» **Source passage**:
It wouldn't prove trans-species evolution, but it would certainly be interesting....
 
But if you remove the smallest mice from the population, then you don't need to move the feeding dispenser. You're just picking out the largest mice; and this is artificial selection.
So, to make this something more like "natural" selection, you would need to allow the smaller mice to starve? (rhetorical)
 
Ethics. You'd never get ethical approval for an experiment that requires many many mice to starve to death.
Does this basically mean that any experiment that demonstrates the operation of natural selection would be per se unethical, as it would require a certain part of the population to be unsusccessful?
 
Does this basically mean that any experiment that demonstrates the operation of natural selection would be per se unethical, as it would require a certain part of the population to be unsusccessful?

success means only reproducing or not-- you wouldn't need to let the little buggers starve; just don't let em "do it"
 
You get a colony of lab mice, housed in cages where the feeding dispenser is above their heads; the mice have to stand on their hind legs and stretch to get fed. With each new generation, you move the feeding dispenser up a little bit higher.(Naturally, you don't allow the shortest mice to starve to death - you remove them before they get dangerously underweight.)
After, say, 20 generations, you should end up with mice that are significantly taller. It shouldn't take too long either - a mouse gneration is only a matter of weeks.

Anything wrong with that?

That's called selective breeding of characteristics already present, not evolution.

Now, if you were to first irradiate them.........
 
Sounds like the feeding tray is irrelevent here. Just let all mice over a certain length enter your experimental gene pool, and sequester the rest. It will ocme as no surprise when, after enough generations, most of the mice born to this population meet the length criteria.

» **Scene geometry reasoning data**:
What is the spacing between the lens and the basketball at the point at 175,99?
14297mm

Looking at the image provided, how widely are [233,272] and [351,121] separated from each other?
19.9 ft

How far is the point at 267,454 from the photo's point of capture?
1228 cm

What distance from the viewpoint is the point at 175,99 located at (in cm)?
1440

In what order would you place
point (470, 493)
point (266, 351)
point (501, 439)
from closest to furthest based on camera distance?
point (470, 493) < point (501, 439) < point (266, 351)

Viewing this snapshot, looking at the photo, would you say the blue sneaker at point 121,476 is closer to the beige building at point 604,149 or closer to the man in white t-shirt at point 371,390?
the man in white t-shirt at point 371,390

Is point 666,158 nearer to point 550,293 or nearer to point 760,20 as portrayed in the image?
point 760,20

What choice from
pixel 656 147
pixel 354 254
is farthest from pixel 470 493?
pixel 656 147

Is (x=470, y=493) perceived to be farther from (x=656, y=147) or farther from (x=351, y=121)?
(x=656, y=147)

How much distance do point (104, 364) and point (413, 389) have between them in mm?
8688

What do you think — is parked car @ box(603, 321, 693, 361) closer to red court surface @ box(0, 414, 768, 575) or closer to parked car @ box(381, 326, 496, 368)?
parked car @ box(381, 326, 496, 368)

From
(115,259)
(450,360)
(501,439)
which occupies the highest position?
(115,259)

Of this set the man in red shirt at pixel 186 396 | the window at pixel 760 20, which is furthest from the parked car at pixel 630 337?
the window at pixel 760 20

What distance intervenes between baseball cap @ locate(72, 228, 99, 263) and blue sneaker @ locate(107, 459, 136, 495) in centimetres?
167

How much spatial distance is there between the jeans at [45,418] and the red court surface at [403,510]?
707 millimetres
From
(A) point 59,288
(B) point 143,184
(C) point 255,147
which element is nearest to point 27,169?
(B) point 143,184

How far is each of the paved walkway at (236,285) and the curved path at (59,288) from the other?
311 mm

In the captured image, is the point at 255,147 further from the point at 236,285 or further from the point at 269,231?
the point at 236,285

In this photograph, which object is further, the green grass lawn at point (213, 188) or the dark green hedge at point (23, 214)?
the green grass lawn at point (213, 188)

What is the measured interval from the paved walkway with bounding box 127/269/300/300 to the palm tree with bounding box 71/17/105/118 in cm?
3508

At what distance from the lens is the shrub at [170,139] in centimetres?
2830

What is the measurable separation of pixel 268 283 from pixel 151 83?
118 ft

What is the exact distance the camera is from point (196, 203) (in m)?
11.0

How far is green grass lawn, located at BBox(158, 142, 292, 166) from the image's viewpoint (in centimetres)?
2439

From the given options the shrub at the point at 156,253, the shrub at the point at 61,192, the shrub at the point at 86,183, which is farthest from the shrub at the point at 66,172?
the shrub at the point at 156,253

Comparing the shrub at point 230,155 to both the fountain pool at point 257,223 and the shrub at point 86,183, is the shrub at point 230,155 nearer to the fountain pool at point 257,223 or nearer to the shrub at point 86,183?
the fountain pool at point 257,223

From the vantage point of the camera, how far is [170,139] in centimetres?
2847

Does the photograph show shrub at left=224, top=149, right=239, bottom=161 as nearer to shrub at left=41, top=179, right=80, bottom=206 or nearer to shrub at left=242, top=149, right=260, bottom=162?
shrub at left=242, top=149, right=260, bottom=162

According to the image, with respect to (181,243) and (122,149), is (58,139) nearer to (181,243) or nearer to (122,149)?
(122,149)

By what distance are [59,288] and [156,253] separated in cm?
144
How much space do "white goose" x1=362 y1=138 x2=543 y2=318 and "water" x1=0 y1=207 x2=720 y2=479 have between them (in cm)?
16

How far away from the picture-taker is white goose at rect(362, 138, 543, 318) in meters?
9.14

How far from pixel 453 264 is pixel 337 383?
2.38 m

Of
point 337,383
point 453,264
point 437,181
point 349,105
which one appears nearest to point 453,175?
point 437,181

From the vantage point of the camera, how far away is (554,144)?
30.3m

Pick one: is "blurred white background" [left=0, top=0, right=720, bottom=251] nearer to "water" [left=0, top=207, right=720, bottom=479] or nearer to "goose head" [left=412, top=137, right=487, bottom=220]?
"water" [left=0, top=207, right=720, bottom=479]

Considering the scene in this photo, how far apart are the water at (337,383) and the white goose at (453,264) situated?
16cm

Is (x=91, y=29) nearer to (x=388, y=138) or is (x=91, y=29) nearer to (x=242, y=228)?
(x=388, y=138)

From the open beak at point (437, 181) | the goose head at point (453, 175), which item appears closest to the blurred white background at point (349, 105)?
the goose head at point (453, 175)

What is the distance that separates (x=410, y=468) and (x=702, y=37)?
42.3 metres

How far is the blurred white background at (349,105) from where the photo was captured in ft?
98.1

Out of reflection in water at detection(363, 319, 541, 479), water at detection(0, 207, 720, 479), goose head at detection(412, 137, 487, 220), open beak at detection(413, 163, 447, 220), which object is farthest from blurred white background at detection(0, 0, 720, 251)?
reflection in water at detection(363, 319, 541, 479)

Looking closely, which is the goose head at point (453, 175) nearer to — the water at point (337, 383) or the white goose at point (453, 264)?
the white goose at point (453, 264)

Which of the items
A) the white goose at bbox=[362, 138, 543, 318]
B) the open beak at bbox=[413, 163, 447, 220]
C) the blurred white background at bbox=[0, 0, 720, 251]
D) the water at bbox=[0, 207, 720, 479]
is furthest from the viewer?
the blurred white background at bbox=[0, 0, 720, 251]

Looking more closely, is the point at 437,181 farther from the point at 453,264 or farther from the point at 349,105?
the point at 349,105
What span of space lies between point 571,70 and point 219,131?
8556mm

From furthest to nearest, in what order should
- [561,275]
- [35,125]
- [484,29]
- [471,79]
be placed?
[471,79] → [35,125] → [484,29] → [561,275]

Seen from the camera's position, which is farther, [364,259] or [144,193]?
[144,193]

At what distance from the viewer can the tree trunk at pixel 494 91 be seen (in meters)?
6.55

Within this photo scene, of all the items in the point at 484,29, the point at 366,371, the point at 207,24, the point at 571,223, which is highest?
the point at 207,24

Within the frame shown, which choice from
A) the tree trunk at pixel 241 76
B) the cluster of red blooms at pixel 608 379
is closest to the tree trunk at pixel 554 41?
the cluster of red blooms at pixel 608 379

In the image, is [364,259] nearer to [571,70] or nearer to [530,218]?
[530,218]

» **Exercises to complete**:
[1] Please duplicate part of the mouse-breeding discussion, starting with "But if you remove" and going on through "is artificial selection.".
[2] According to the mouse-breeding discussion, how long does a mouse generation take?
None of the items are needed here.

» **Results for the exercise**:
[1]
But if you remove the smallest mice from the population, then you don't need to move the feeding dispenser. You're just picking out the largest mice; and this is artificial selection.

[2] Only a matter of weeks.